- Source passage
|---|

Tags: Service | Industry | Slowdown | Growth

Service Industry Slowdown Signals Growth May Be Stalling

Thursday, 03 May 2012 12:27 PM

Service industries in the U.S. expanded at a slower pace than projected in April, a sign the largest part of the economy may struggle to accelerate in the absence of faster job growth.

The Institute for Supply Management’s non-manufacturing index fell to a four-month low of 53.5 from 56 in March, the Tempe, Arizona-based group’s data showed. The median forecast of 74 economists surveyed by Bloomberg News called for a decrease to 55.3. Readings above 50 signal expansion.

Limited job and wage gains, combined with depressed property values, may make it difficult for Americans to step up their spending after purchases rose in the first quarter by the most in a year. Increased demand for services, which make up about 90 percent of the economy, would help broaden the almost three-year-old expansion beyond manufacturing.

“The economy has recently lost some momentum,” said James Shugg, a senior economist at Westpac Banking Corp. in London whose forecast for the services index was among the lowest. “Consumer spending is softening somewhat because if job growth is slowing from earlier in the year, household income growth is slowing, and that constrains spending.”

Stocks declined after the figures, with the Standard & Poor’s 500 Index dropping 0.5 percent to 1,395.95 at 10:20 a.m. in New York.

Economists’ estimates in the Bloomberg survey ranged from 54 to 57. The non-manufacturing gauge has averaged 53.4 since the recession ended in June 2009.

Factory Report

The ISM services survey covers industries ranging from utilities and construction to retailing and finance. A May 1 report from the group showed manufacturing unexpectedly accelerated in April at the fastest pace in almost a year, and factory employment picked up.

|---|

- Source material
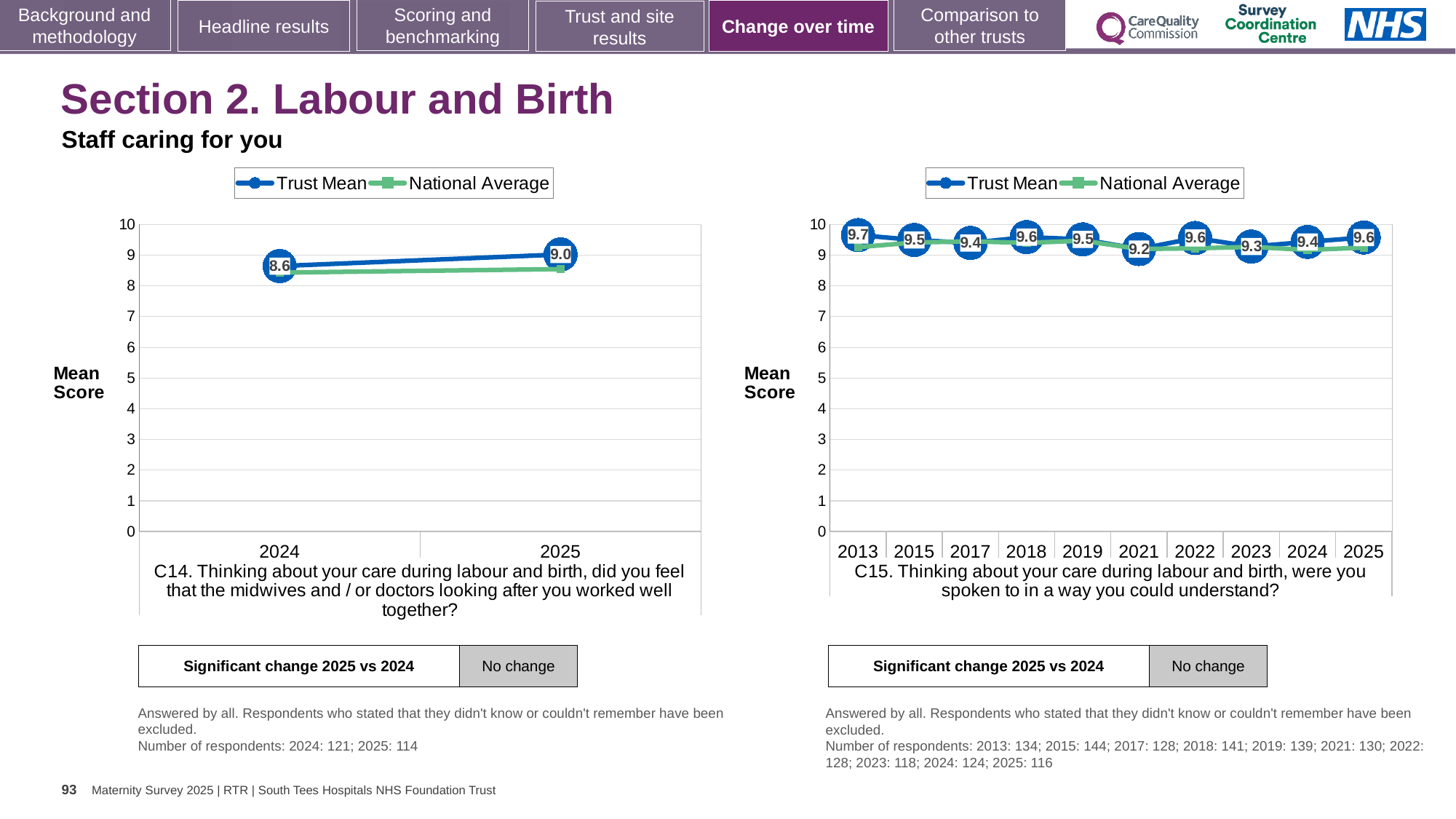
What type of chart is the C15 chart on the right? line chart In the C15 chart on the right, which year has the lowest Trust Mean? 2021 In the C15 chart on the right, what is the Trust Mean for 2013? 9.7 In the C14 chart on the left, by how much did the Trust Mean change from 2024 to 2025? 0.4 In the C14 chart on the left, does the Trust Mean rise or fall from 2024 to 2025? rise In the C15 chart on the right, how many years are shown on the x axis? 10 In the C15 chart on the right, is the Trust Mean for 2023 higher or lower than for 2022? lower In the C14 chart on the left, what is the Trust Mean for 2025? 9.0 In the C15 chart on the right, which year has the highest Trust Mean? 2013 In the C15 chart on the right, what is the Trust Mean for 2021? 9.2 How many series does the legend of the C14 chart on the left list? 2 In the C14 chart on the left, what is the Trust Mean for 2024? 8.6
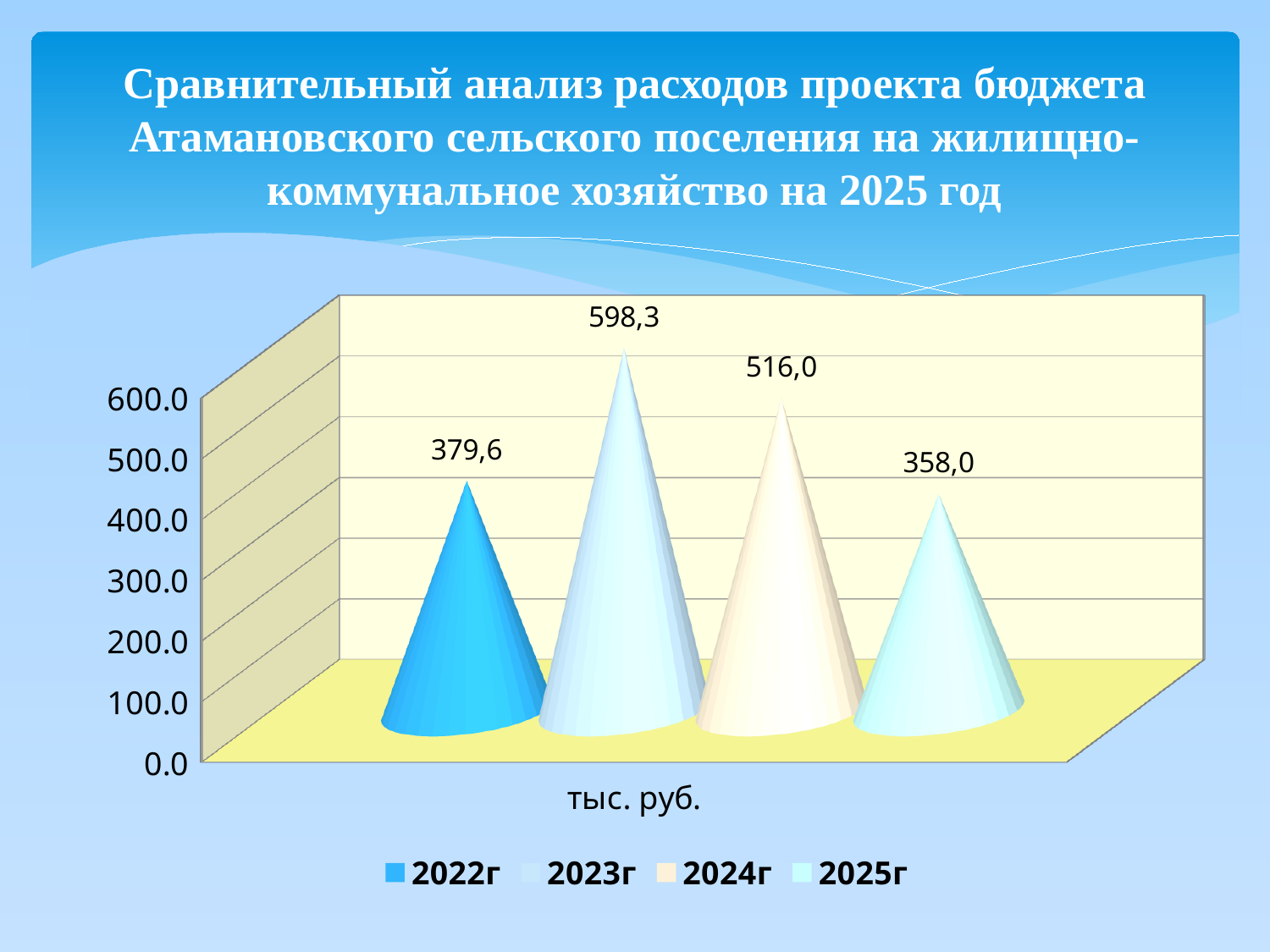
What is the difference between the values for 2023г and 2022г? 218,7 What is the value for 2025г? 358,0 What is the difference between the values for 2024г and 2025г? 158,0 Which is larger, the value for 2024г or the value for 2022г? 2024г What is the value for 2023г? 598,3 What unit label is shown under the chart's category axis? тыс. руб. What is the value for 2024г? 516,0 What is the value for 2022г? 379,6 How many series does the legend list? 4 Which year has the lowest value? 2025г What kind of chart is shown on the slide? bar chart Which year has the highest value? 2023г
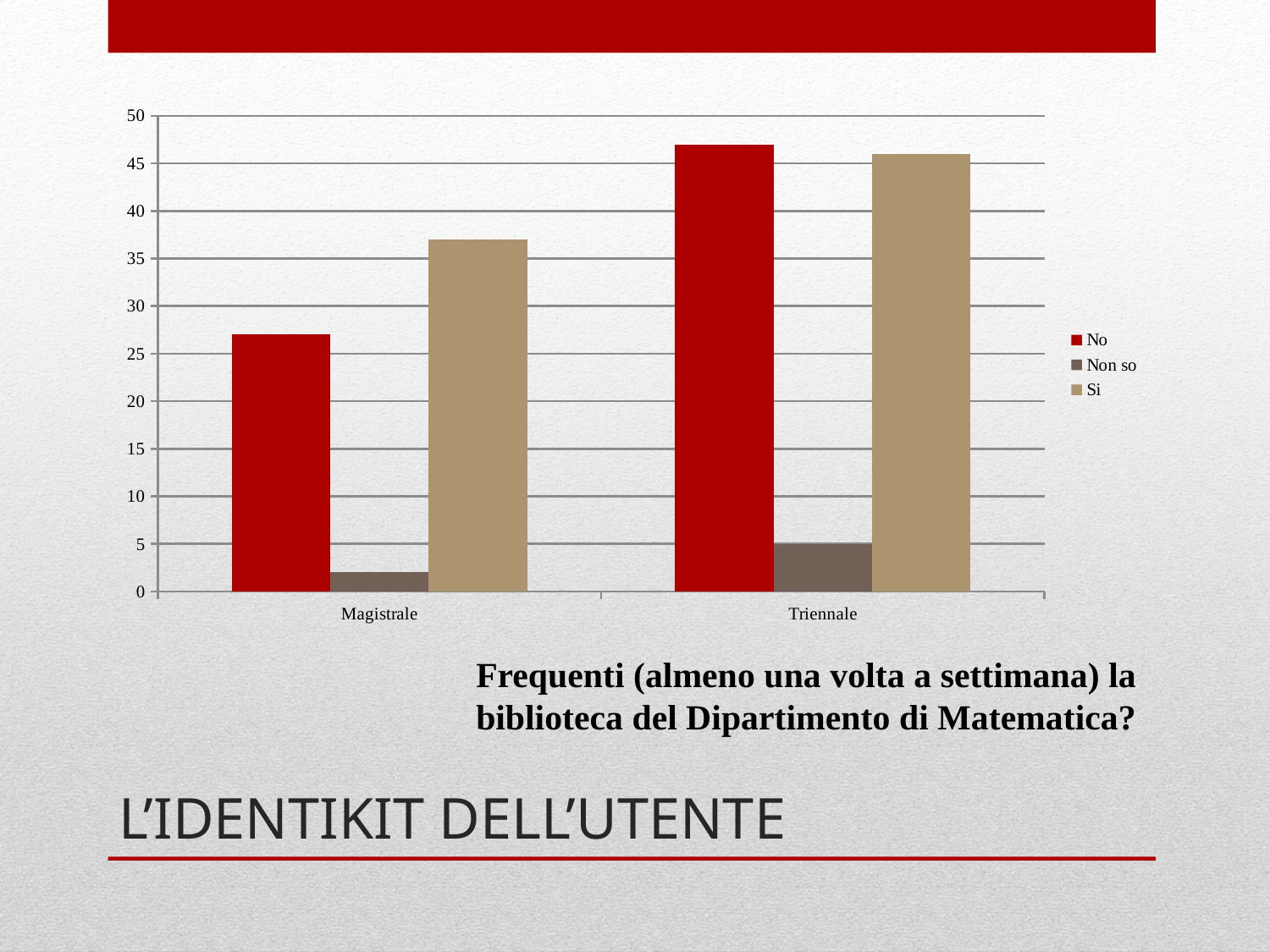
What is the value of the "Non so" bar for Triennale? 5 For Magistrale, which is larger: the "No" bar or the "Si" bar? Si Is the value of the "No" bar for Triennale greater or less than 45? greater How many categories are shown on the x axis? 2 What kind of chart is shown on the slide? bar chart Is the value of the "Non so" bar for Magistrale greater or less than 5? less Is the value of the "Si" bar for Magistrale greater or less than 35? greater Which bar is the lowest in the whole chart? Non so for Magistrale How many series does the legend list? 3 Which category has the larger "No" bar, Magistrale or Triennale? Triennale What are the three entries listed in the legend? No, Non so, Si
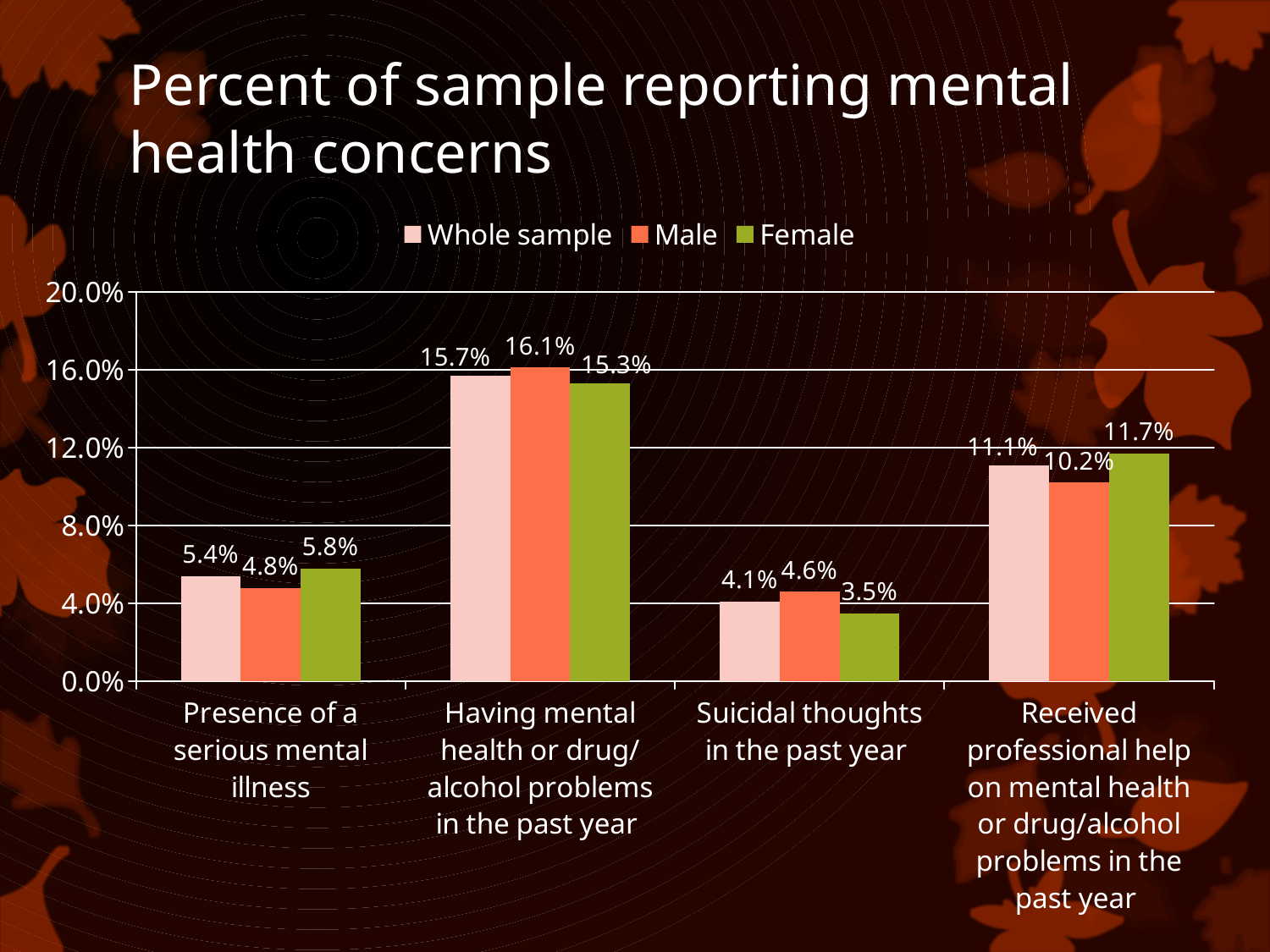
What is the Male value for 'Received professional help on mental health or drug/alcohol problems in the past year'? 10.2% How many categories are shown on the x axis? 4 Which category has the lowest Female value? Suicidal thoughts in the past year Which is larger for 'Received professional help on mental health or drug/alcohol problems in the past year': the Male value or the Female value? Female What is the difference between the Male and Female values for 'Suicidal thoughts in the past year'? 1.1% How many series does the legend list? 3 What is the Whole sample value for 'Suicidal thoughts in the past year'? 4.1% What kind of chart is shown on the slide? Bar chart Which category has the highest Whole sample value? Having mental health or drug/alcohol problems in the past year What is the Female value for 'Presence of a serious mental illness'? 5.8% What is the title of the chart? Percent of sample reporting mental health concerns What is the Male value for 'Having mental health or drug/alcohol problems in the past year'? 16.1%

|---|

- Instruction
The article on the service industry slowdown names several industries that the ISM services survey covers. List all of them.

- Response for this exercise
Utilities, construction, retailing, and finance.